Nigeria has an implausibly small four point gap, suggesting once again that the in-person interviews are skewing the numbers. Exempting that, Singapore, China, and Mexico had the smallest differences between between male and female orgasm rates, while Russia and Thailand had the largest.
The thing that's most surprising about this is there's virtually no correlation between a country's overall level of gender equality and its orgasm gap. Some comparatively egalitarian countries, like Spain, score fairly well, while others, like the US and Canada, score poorly. Likewise, some nations with obviously larger gender inequalities in terms of social status and employment, like India, do better, while Thailand does poorly.
What this suggests, then, is that improvements in women's standings around society do not always translate to improvements in sexual partnerships. Making sex more equitable in at least one important way — putting the female orgasm on the same pedestal as the its male equivalent — is a problem that even more developed countries haven't solved.
4. Turkey has an alarmingly high STI rate
Sexually transmitted infections are not fun. And in most places, people either don't seem to have them or won't tell pollsters they have them. Except for Turkey:
This map actually understates Turkey's personal problems. 55 percent of Turks reported never having an STI; the next worst country, Russia, is a full 12 points higher.
Again, it could be that there's something wrong with the data. Perhaps Turks are more honest or more paranoid than everyone else. But Durex data from 2007, five years before the recent Global Face report, suggests another explanation. Turks reported more sex partners than any other country in the world, and were doing it unprotected about 45 percent of the time:
Though Turkey's STI rates weren't that high in 2007, people having unprotected sex with a lot of partners for a few years could certainly raise them by 2012.
5. People in Asia tend to be pretty old when they lose their virginity, by global standards
Switching gears from too much sex to not having it, it looks like people lose their virginity at different ages in different places. Asian countries have a much higher mean age of virginity loss than nations basically everywhere else.

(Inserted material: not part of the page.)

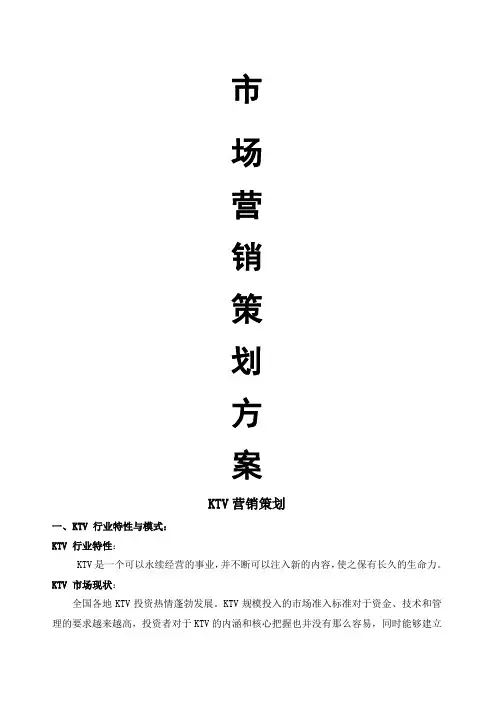 KTV市场营销策划方案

Keep in mind that both the African and South American data covers only two countries in each rather large continents. So, if you compare Asia with the other more continents that are more comprehensively covered, the difference becomes even more stark.
This isn't just a one-off finding. A study published by World Health Organization and the prestigious Lancet medical journal confirmed that Asian countries tended to have higher median ages of virginity loss than the global average.

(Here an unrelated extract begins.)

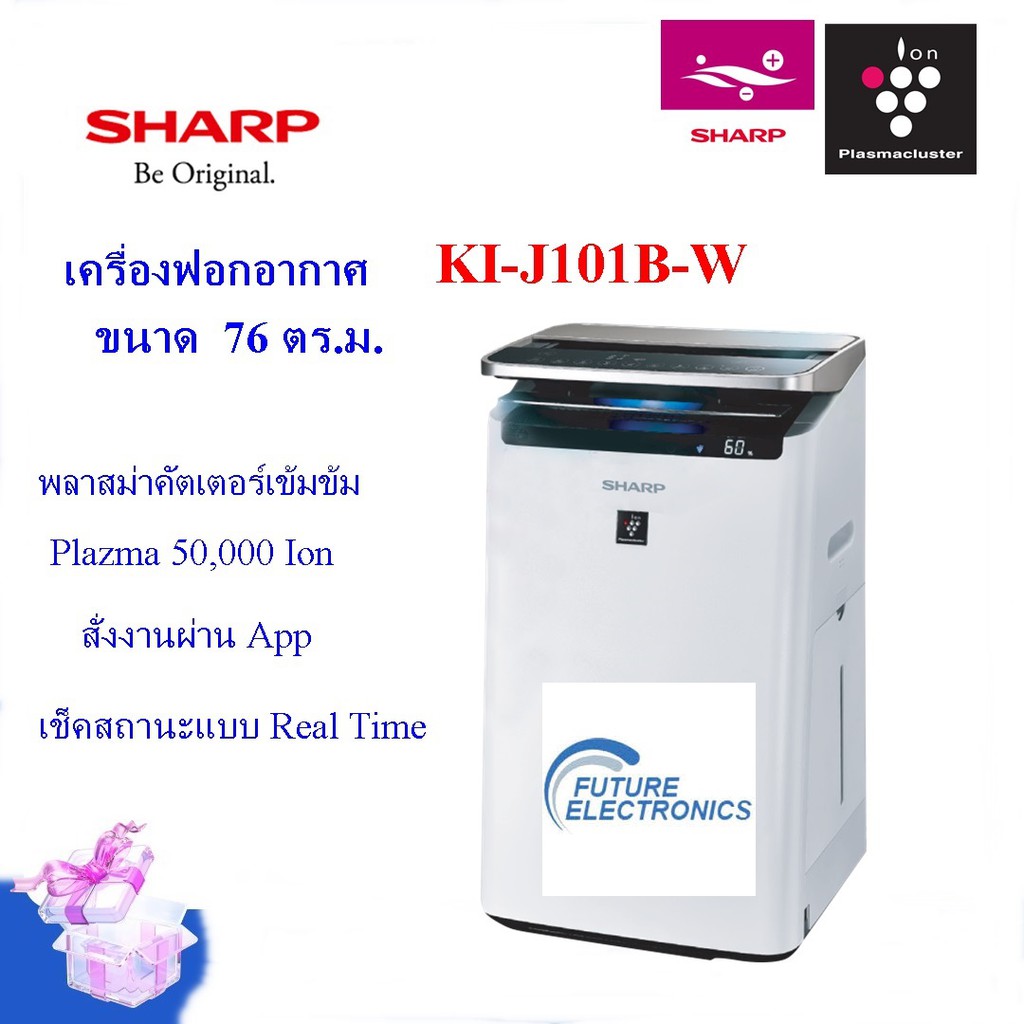 ส่งฟรี-sharpเครื่องฟอกอากาศ-รุ่น-ki-j101b-w-ขนาด76ตร-ม-พลาสม่าคัตเตอร์เข้มข้ม50000ion-สั่งงานผ่านapp-ประกันศูนย์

There seem to be several reasons for this, and they vary country to country and region by region. In South Asia, the Lancet researchers found that men lost their virginity at extremely old ages, and women at relatively young ones — leading to an above-average cross-gender average. That's because, in South Asian countries, many girls are married to older men at young ages.

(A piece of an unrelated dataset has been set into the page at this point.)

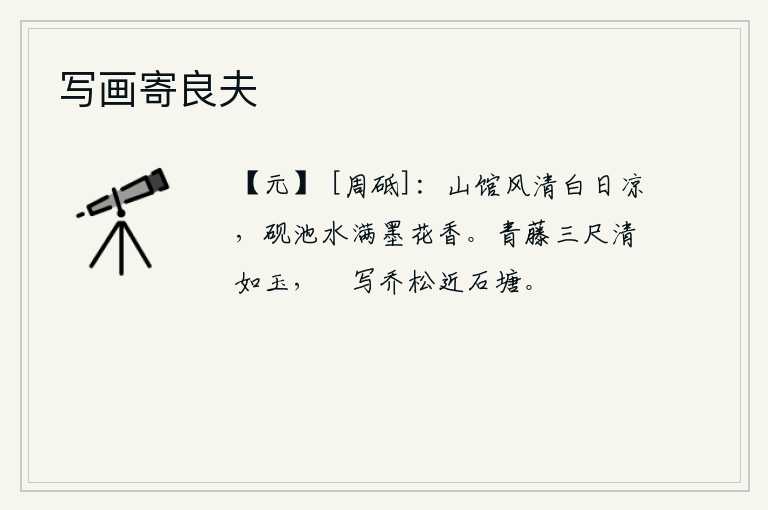 写画寄良夫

The reason for similar numbers in East Asia are harder to pin down. I don't normally like to use "culture" as an explanation for things, but some research suggests there may be something about East Asian religious traditions or cultural norms that promotes sexual conservatism. One study by a group of researchers found very high levels of reported "embarrassment" about discussing sexual practices in public. These results, according to the researchers is that "in comparison with men and women from ‘Western' regions," respondents living in East Asian countries were "more sexually conservative, more male-orientated and less sexually active."
6. The French and Indians have short sex, while Nigerians and Greeks take their time
Once people start having sex, they do it pretty differently. Some countries prefer quickies, while others are a touch more languid.
By this count, the average Nigerian couple spends almost twice as long per session than the average Indian pair (24 v. 13.2). Why?
Couldn't tell you, but it sure is curious.